### THE TASK:
Return the data below unchanged. Drop any pictures.

### DATA:

════════════════════

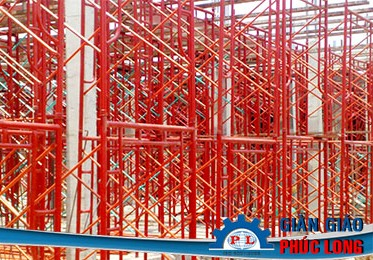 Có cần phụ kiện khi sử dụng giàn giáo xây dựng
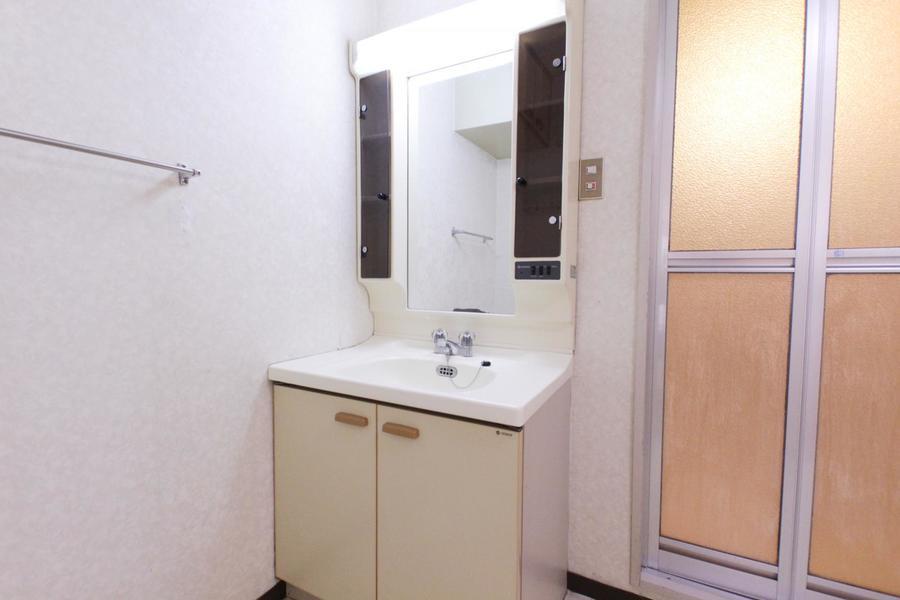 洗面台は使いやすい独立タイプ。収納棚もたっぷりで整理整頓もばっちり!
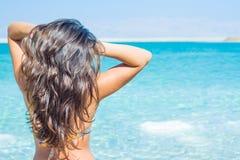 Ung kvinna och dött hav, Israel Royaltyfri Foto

════════════════════

### RESPONSE BOX:
 Có cần phụ kiện khi sử dụng giàn giáo xây dựng
 洗面台は使いやすい独立タイプ。収納棚もたっぷりで整理整頓もばっちり!
 Ung kvinna och dött hav, Israel Royaltyfri Foto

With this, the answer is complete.